In the Room Where It Happens: Alexander Hamilton, From Orphan to Founding Father by Monica Kulling

"All hands on deck!" A ship's crew rushed to put out a fire.

Days later the burned ship docked at Boston Harbor.

Alexander Hamilton had been at sea for three weeks.

It was a dramatic, if inauspicious, arrival for a fourteen-year-old lad from a tiny island in the Caribbean, but in his way young Alexander Hamilton had already made a name for himself. Left an penniless orphan, the boy Alex had already worked as an bookkeeper and indeed managed the owner's business on his own while his master was away, and he had written a much-published account of weathering a hurricane which earned him a college scholarship to Kings' College, New York.
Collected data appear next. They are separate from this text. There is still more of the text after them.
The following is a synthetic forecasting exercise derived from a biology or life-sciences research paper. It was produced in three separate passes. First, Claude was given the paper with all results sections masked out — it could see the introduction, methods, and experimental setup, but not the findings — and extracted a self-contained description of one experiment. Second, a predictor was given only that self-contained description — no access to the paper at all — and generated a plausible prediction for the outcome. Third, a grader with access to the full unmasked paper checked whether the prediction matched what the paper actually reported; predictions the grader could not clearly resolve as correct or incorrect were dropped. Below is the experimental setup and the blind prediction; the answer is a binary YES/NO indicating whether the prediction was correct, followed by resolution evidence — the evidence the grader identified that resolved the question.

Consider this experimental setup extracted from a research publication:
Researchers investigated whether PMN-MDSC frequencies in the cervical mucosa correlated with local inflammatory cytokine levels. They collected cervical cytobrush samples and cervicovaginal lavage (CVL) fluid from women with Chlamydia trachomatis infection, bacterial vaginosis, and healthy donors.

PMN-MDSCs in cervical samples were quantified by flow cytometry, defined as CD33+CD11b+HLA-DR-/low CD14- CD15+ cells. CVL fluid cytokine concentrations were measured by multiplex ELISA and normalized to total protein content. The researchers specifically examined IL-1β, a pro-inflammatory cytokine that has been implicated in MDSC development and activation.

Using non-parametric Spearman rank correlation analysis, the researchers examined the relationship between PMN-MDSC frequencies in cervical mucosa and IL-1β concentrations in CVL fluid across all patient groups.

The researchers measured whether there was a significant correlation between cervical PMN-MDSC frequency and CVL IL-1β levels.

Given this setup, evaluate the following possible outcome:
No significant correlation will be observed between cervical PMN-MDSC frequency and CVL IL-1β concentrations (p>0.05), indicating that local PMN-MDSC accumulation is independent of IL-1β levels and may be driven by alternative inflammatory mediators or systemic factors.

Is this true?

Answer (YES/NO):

The young immigrant Alexander Hamilton declared himself a Patriot early on, at the time of the battle of Lexington and Concord, and after college he joined the Continental Army just in time for the Battle of Bayard Mount and the reading of the Declaration of Independence to the troops.
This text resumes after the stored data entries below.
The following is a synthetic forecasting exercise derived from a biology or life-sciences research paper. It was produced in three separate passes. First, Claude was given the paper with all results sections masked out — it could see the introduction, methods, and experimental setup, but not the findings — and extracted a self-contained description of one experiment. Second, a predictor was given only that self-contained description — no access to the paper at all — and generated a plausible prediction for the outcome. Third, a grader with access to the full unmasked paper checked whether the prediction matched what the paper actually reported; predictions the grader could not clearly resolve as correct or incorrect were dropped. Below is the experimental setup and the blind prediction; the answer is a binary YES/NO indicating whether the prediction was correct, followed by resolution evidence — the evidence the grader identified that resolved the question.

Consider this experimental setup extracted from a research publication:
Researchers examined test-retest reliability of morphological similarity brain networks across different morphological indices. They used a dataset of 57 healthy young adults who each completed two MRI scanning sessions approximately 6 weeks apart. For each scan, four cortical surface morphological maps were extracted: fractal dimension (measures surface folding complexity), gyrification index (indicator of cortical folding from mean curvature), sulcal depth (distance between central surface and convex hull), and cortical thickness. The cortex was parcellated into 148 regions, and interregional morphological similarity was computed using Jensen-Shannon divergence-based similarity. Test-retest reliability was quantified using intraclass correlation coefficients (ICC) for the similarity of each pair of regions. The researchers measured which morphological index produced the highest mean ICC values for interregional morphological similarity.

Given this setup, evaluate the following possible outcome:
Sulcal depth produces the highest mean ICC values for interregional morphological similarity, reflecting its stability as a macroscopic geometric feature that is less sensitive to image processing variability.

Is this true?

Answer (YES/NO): NO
Thirteen shots rang out! One for each colony!

Captain Hamilton was proud.

In time General George Washington asked Hamilton to become his personal secretary, and although Hamilton wanted to get into the fight, Washington kept him by his side until the final confrontation, the Battle of Yorktown in 1782, where Hamilton distinguished himself as a commanding officer.
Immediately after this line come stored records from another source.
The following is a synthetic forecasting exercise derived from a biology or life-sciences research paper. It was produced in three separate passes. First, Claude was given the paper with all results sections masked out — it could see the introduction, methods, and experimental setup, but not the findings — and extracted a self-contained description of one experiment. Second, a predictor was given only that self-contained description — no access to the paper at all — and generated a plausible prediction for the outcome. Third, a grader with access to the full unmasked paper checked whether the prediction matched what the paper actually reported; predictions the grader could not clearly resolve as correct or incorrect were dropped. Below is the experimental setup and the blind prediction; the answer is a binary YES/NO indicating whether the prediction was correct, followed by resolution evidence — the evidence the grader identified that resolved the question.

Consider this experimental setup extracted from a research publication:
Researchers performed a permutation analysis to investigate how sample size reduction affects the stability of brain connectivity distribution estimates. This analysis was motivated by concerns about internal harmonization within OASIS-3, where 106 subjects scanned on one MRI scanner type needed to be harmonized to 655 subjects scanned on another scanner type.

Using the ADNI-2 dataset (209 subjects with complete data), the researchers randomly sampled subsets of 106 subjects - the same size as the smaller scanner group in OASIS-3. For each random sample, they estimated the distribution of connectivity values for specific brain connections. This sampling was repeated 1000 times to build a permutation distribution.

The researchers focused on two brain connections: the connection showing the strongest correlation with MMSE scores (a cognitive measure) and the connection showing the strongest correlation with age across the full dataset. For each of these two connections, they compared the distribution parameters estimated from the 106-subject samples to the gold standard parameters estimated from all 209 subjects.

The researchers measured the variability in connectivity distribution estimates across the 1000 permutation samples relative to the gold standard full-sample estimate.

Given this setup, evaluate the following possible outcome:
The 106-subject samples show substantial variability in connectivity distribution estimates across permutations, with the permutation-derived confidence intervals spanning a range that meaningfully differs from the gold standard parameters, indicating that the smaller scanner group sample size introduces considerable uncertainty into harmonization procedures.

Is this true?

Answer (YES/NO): YES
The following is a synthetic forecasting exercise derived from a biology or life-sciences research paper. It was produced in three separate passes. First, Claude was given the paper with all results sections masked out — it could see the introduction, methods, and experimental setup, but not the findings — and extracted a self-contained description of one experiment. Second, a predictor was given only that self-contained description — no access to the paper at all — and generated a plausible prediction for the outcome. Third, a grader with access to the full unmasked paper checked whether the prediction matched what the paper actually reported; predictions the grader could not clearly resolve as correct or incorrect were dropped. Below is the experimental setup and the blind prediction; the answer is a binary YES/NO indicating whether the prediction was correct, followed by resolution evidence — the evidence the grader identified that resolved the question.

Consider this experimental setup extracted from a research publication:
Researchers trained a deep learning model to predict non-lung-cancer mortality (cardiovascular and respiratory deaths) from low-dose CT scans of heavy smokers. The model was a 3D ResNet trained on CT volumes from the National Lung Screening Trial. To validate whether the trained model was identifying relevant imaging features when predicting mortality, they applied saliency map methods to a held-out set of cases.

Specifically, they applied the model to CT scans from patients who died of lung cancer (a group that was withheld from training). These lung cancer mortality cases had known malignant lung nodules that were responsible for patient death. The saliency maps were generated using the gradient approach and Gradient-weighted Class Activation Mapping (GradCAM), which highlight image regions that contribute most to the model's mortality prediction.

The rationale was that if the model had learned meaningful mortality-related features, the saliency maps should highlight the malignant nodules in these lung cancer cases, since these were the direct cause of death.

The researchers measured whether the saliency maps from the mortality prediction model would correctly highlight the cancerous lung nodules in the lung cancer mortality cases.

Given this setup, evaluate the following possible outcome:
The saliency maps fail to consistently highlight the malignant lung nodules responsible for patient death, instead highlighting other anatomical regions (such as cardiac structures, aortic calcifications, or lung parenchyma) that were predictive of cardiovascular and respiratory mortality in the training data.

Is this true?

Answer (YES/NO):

From that time on, Alexander Hamilton was sure to be "in the room where it happened" throughout the early days of the Republic, serving as America's first Secretary of the Treasury under President George Washington, and notably the only Founding Father who died in a duel.

Alexander Hamilton shot to miss.

Aaron Burr shot to kill.

In Monica Kulling's informative easy reader biography, Alexander Hamilton: From Orphan to Founding Father (Step into Reading) (Random House, 2017) gives early readers a look at why the recently re-discovered Founder, Alexander Hamilton, a forceful and colorful character on his own, was a pivotal force in early American history and earned his place on the ten-dollar bill.

Famous for their beginner reader series over the past half-century or so, Random House Publishers has a worthy title in their Step-Into-Reading series that gives primary readers an idea about what all the fuss is about in this newly refurbished Founding Father, with emphasis upon his hardscrabble childhood years as well as his significant role in American history. The graphic-style comic illustrations by Valerio Fabbretti keep the action moving along briskly, supporting and extending the text to keep young readers involved at every dramatic turn in this story.